*WHAT IS NEEDED*. For each line in the data below that holds "Comfort", return a copy.

*INPUT MATERIAL*.
- Opening Delimiter -

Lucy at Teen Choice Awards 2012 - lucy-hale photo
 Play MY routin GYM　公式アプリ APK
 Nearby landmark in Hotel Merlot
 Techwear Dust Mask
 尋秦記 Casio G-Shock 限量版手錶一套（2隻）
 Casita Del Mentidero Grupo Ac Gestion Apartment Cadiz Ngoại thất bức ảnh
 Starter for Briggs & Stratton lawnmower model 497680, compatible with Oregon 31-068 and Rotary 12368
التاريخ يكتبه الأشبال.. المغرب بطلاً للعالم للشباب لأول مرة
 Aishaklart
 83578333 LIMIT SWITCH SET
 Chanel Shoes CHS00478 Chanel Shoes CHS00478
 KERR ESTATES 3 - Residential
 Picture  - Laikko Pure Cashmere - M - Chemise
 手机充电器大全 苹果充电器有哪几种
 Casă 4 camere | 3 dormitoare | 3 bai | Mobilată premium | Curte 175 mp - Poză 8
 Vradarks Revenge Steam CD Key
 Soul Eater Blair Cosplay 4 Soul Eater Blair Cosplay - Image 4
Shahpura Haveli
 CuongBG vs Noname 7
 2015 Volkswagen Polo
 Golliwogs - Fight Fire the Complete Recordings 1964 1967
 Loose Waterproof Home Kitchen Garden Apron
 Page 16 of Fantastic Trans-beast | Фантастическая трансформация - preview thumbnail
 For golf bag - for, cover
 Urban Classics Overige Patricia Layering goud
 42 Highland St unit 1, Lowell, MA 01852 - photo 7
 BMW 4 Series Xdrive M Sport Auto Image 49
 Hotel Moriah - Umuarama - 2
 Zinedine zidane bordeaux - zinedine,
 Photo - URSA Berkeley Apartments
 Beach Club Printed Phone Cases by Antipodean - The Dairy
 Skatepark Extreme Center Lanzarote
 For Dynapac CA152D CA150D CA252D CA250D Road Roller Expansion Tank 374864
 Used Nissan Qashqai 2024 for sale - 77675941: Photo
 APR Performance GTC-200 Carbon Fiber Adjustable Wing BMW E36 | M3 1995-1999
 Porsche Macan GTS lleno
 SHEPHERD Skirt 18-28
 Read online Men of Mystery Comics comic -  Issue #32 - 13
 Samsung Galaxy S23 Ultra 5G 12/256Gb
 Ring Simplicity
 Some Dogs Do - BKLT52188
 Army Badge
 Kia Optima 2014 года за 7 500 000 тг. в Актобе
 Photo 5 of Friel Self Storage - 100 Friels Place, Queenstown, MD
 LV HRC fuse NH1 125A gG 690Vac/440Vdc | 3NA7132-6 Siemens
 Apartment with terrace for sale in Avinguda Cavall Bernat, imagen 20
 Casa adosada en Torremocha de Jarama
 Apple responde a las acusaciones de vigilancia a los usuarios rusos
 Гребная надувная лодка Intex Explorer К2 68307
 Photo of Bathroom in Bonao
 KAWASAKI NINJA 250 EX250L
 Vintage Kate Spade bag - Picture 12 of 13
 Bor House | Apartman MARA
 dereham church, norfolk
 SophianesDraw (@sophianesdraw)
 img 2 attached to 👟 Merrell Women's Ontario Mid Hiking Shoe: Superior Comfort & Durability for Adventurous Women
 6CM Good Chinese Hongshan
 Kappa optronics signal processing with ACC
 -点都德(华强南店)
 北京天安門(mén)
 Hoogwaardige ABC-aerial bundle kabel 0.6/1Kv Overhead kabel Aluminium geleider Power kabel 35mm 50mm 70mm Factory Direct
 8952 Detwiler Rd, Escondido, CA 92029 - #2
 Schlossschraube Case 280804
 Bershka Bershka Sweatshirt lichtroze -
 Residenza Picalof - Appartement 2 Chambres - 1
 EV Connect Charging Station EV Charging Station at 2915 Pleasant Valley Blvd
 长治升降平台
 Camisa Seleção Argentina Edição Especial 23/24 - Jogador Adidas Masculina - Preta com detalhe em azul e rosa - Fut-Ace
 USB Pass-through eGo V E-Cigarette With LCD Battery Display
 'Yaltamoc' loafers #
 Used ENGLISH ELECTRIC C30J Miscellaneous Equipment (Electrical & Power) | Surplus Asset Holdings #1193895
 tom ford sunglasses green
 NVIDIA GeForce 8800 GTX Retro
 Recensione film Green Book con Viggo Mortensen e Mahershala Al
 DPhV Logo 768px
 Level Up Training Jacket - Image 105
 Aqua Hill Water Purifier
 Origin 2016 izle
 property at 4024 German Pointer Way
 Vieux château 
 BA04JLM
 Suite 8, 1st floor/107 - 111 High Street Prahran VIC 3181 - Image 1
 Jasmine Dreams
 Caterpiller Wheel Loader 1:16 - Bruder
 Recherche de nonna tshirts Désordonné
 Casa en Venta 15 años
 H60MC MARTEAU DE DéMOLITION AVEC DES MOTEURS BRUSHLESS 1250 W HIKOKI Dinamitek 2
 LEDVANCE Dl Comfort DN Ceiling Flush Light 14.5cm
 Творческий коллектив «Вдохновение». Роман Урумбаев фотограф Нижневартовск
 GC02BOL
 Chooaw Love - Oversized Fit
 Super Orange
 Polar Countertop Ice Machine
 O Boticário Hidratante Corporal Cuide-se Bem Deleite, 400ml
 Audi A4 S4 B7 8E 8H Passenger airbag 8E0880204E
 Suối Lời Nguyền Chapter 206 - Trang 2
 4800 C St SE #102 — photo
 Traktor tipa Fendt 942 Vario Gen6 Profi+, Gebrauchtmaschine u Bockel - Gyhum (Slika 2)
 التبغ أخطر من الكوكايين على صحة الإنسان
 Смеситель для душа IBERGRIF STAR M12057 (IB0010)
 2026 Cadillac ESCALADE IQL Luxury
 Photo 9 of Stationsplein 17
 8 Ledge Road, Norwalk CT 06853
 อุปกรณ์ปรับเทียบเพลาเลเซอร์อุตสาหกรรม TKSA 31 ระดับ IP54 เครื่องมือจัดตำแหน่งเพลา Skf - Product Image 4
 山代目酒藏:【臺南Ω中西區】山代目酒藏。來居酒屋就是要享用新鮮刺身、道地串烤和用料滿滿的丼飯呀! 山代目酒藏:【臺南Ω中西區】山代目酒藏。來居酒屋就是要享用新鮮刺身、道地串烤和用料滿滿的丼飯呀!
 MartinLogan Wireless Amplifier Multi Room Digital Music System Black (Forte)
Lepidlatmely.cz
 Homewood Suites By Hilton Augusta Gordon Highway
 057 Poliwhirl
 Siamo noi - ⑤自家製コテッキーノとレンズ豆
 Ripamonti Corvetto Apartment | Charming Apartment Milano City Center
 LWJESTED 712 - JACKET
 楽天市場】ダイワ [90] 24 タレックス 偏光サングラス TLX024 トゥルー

- Closing Delimiter -

*RESPONSE TO THIS TASK*.
 img 2 attached to 👟 Merrell Women's Ontario Mid Hiking Shoe: Superior Comfort & Durability for Adventurous Women
 LEDVANCE Dl Comfort DN Ceiling Flush Light 14.5cm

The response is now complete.